Aviv Geffen, co-fondateur de Blackfield

Welcome to My DNA, troisième album studio du projet Blackfield sortira le 28 mars prochain chez Kscope. Créé par le britannique Steven Wilson (Porcupine Tree) et l'israélien Aviv Geffen, ce duo mélangeant pop, rock et progressif n'en est donc pas à son coup d'essai. C'est le dernier nommé et compositeur principal du groupe que nous avons retrouvé dans un hôtel parisien mercredi dernier pour une entrevue entre intimité, mélancolie et détente.

Ju de Melon : Bonjour Aviv et bienvenue à Paris. Première question traditionnelle que je pose aux artistes qui viennent en France, quel est ton lien et ta relation personnelle avec notre pays ?

Aviv Geffen : Merci pour la bienvenue ! En ce moment, beaucoup de promo à travers l'Europe, mais ça fait du bien de se retouver ici. A Paris, j'ai un très ami chanteur : le français Raphaël qui a pas mal de succès chez vous je crois. Je connais bien un créateur de mode du nom d'Albert Elbaz aussi. Et bien sûr, il y a mon album solo Im Hazman (Avec le temps) sorti en 2006 et en partie consacré au grand Léo Ferré avec une reprise de sa chanson en hébreu... Il s'est classé parmi les plus grands succès en Israël pendant près de deux mois. Pas mal de liens avec la France et Paris donc au final... sans oublier Jim Morrison, enterré ici au Père Lachaise (rires) !

Aviv Geffen Paris 2011

Ju de Melon : Le 3ème album de Blackfield sort donc en mars.

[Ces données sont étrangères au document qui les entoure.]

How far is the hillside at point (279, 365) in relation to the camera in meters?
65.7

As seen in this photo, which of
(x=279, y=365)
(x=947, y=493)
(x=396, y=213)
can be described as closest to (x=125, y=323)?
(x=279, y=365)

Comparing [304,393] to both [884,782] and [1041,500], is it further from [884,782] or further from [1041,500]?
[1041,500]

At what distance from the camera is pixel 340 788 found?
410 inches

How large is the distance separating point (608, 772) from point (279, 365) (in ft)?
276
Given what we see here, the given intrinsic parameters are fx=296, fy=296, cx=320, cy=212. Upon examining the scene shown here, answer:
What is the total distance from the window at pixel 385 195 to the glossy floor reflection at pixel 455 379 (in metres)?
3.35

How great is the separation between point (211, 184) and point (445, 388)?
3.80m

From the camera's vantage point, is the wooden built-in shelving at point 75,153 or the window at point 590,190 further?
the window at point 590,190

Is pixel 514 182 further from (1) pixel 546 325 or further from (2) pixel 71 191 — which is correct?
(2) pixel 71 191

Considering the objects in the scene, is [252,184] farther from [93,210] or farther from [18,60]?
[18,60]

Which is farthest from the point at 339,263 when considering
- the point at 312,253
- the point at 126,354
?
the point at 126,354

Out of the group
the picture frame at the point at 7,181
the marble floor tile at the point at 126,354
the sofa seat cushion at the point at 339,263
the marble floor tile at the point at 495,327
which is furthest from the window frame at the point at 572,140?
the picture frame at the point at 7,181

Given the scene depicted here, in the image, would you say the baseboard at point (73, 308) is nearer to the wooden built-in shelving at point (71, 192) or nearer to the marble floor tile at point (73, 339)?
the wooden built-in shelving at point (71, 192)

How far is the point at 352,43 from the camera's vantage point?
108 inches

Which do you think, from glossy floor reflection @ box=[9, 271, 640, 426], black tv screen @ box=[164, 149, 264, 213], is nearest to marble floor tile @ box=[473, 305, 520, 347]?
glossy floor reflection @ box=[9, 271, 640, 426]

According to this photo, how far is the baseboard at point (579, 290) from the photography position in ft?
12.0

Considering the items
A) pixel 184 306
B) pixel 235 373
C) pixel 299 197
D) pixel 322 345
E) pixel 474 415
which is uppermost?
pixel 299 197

Tout le monde s'attendait à un Blackfield III mais non, celui-ci s'intitule Welcome to My DNA... Pourquoi donc ce choix ?

Aviv Geffen : Pour vous surprendre (rires) ! Non, sérieusement, une fois l'album terminé on s'est rendu compte que c'était un peu le The Dark Side of the Moon (NDLR : un album de Pink Floyd) de Blackfield. C'est un album concept, un album qui raconte une histoire avec ses chansons. En un sens, avec cet opus, j'ai ramené Steven Wilson à ses premières années, à l'époque du Signify de Porcupine Tree... Un opus où chaque chanson a son importance, comme ici, et qui ne se concentre pas sur la "technique" proprement dit. Ce Welcome to My DNA est vraiment un album profond pour Steven et moi, où nous exposons les moments difficiles que nous avons vécus dans nos vies.

Ju de Melon : Un titre qui mélange science et philosophie on dirait...

Aviv Geffen : Il existe un débat comme quoi tout ce que nous ressentons, ce que nous vivons, dépend de notre code génétique. D'autres croient que cela évolue avec le temps, l'adolescence ou la vie adulte. Je pense personnellement que tout est inscrit dans nos gènes, tout est déterminé dès le jour de notre naissance. Je pense qu'à la base nous sommes tous des gens seuls et tristes, ou du moins conçus en tant que tel. Tout le monde ne ressent pas cela et certains n'entrent pas dans cette catégorie... Mais cet album est fait pour les gens comme Steven et moi, qui se sentent mélancoliques et solitaires par nature. Cela se ressent dans notre musique, sinon on ferait des chansons à la Britney Spears (rires)... Je pense que cet album parlera à beaucoup de gens qui ressentent les choses comme nous.

Ju de Melon : Ce nouvel opus a pris du temps à être réalisé, Steven et toi étant occupés par d'autres projets... Pour faire simple, comment s'est passé le processus d'écriture de ce 3ème brûlot ?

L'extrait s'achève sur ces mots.